É importante pontuar que a Suprema Corte deu um passo importante contra o que determina a Constituição federal; não pelo reconhecimento do direito à recusa de tratamento por testemunha-de-jeová que queira optar pelo uso do procedimento que não envolva transfusão de sangue, mas, sim, por impor que o SUS seja obrigado a financiar tratamentos alternativos em função da liberdade religiosa de cada um – sem considerar os impactos assistenciais e financeiros que essa decisão impõe ao gestor público local que tem obrigação de fazer com que o atendimento público de saúde se materialize de maneira técnica, científica, igualitária e humanitária aos cidadãos.

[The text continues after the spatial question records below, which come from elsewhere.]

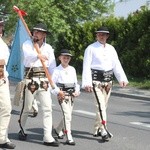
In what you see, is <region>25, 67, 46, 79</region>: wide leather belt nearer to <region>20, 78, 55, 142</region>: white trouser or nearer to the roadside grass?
<region>20, 78, 55, 142</region>: white trouser

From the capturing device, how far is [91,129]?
9539 mm

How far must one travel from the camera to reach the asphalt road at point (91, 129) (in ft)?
26.3

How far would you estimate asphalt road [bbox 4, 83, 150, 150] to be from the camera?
26.3 ft

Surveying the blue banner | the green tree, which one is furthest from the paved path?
the blue banner

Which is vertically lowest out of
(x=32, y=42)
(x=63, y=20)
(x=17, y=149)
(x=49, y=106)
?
(x=17, y=149)

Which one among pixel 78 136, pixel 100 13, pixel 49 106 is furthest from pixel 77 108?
pixel 100 13

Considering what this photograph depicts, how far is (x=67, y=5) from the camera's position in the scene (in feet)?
89.2

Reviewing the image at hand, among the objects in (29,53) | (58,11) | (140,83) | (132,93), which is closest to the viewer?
(29,53)

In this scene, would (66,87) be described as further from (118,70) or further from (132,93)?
(132,93)

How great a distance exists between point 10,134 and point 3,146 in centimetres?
125

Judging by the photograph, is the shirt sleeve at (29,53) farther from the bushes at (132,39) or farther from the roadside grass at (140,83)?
the bushes at (132,39)

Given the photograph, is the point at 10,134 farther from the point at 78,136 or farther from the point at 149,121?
the point at 149,121

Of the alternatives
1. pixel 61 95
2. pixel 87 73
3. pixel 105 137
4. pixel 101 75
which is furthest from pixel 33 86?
pixel 105 137

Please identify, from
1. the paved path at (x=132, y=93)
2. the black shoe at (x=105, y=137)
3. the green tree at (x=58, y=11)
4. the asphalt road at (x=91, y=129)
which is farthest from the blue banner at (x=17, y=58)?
the green tree at (x=58, y=11)
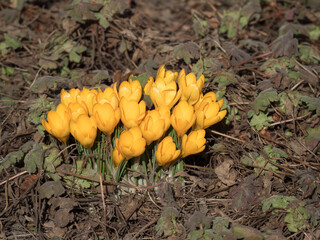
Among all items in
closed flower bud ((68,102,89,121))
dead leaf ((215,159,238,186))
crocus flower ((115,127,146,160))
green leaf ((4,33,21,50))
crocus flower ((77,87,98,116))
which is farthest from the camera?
green leaf ((4,33,21,50))

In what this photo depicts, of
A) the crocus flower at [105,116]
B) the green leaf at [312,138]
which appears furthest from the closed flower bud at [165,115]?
the green leaf at [312,138]

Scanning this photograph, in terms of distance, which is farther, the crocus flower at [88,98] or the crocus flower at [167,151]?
the crocus flower at [88,98]

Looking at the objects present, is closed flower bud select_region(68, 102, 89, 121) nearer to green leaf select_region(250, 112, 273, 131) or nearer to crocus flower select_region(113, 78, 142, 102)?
crocus flower select_region(113, 78, 142, 102)

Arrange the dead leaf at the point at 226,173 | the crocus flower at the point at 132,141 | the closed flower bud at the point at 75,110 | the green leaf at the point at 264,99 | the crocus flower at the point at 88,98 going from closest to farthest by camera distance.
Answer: the crocus flower at the point at 132,141, the closed flower bud at the point at 75,110, the crocus flower at the point at 88,98, the dead leaf at the point at 226,173, the green leaf at the point at 264,99

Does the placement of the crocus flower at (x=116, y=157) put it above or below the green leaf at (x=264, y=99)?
below

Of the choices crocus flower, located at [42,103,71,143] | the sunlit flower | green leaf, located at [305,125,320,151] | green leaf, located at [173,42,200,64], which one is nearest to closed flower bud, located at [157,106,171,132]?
the sunlit flower

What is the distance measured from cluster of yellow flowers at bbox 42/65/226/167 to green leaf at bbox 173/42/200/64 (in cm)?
65

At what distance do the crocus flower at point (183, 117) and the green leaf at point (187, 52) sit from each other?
2.79ft

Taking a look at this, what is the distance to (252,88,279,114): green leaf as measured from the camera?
2.50 m

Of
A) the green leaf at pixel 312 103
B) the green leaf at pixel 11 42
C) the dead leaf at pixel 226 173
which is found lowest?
the dead leaf at pixel 226 173

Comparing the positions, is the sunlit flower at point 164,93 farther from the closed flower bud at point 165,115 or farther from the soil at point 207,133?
the soil at point 207,133

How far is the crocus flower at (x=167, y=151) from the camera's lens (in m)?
2.05

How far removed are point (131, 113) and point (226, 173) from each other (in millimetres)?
680

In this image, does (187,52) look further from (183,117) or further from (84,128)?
(84,128)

Uma coisa é determinar que o SUS faça procedimentos alternativos e não disponíveis a pacientes cuja gravidade imponha tais tratamentos; outra coisa é obrigar que o SUS ofereça tratamentos alternativos quando já existem tratamentos ao usuário que, entenda-se, assinou um contrato social com um Estado laico, sobretudo onde instituições religiosas imunes mantêm hospitais que cobram de seus fiéis por tratamentos e cirurgias sem sangue.
Outro ponto importante é o de que decisões judiciais que adotam como métrica a prevalência da fé sobre questões científicas abrem um perigoso precedente para o retrocesso de pensamento e de respeito às liberdades que discutem hoje, por exemplo, o direito da mulher ao seu próprio corpo.
Sob o aspecto da política pública e financeira, não caberia ao Judiciário fixar uma norma geral cujos impactos não podem lhe ser imputados como desdobramentos diretos e indiretos de suas decisões – sem que se abra um debate técnico no campo da ciência, no campo financeiro e no campo organizacional das políticas públicas do Estado.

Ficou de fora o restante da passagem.